Inkjet printers offer the best photo-quality printing results currently available. Avoid color-laser printers, as these do not produce photo-quality results (they halftone and create obnoxious dot patterns, they also cannot print on photo paper)
When buying an inkjet printer, there are some things to think about.
a) Regardless of the brand you choose, you will spend more on ink and paper than on the printer itself. Because of this, don’t skimp too much on the initial printer investment – get a machine that you’re willing to live with for a while.
b) Two types of ink are available for most printers – dye and pigment. Each has its advantages.
a. Dye inks are less expensive, produce better color, and make nicer glossy prints. However, they will usually fade quickly, sometimes within just a few months. Dye printers are great for quickie prints, and things that don’t need to last too long – but are a poor choice if print lifespan is important to you.

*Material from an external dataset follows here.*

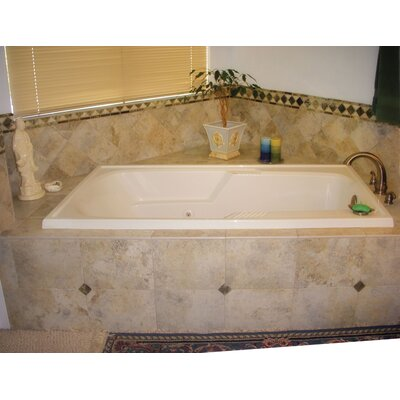 Designer Isabella 72 x 36 Whirlpool Bathtub Finish: Bone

b. Pigment inks are more costly and only currently available on Epson-brand printers. However, they produce prints with true archival lifespan – up to 300 years on the latest models. The downside is that some pigment printers give mediocre results on glossy papers, and the color can be a bit muted compared to dye-based prints.
c) Inkjet printers work best if you give them good materials – I recommend using the OEM-brand ink and paper. Off-brand inks cost much less but almost always produce inferior results, and can clog your printer. Papers are safer to interchange, but make sure you are using high-quality paper. Don’t buy the really junky stuff, you’ll be unhappy with the results.
d) Consider the size of the prints you want to make – most printers are available either in 8.5” or 13” widths. Larger models are available from Epson and HP, but these add considerably to the expense.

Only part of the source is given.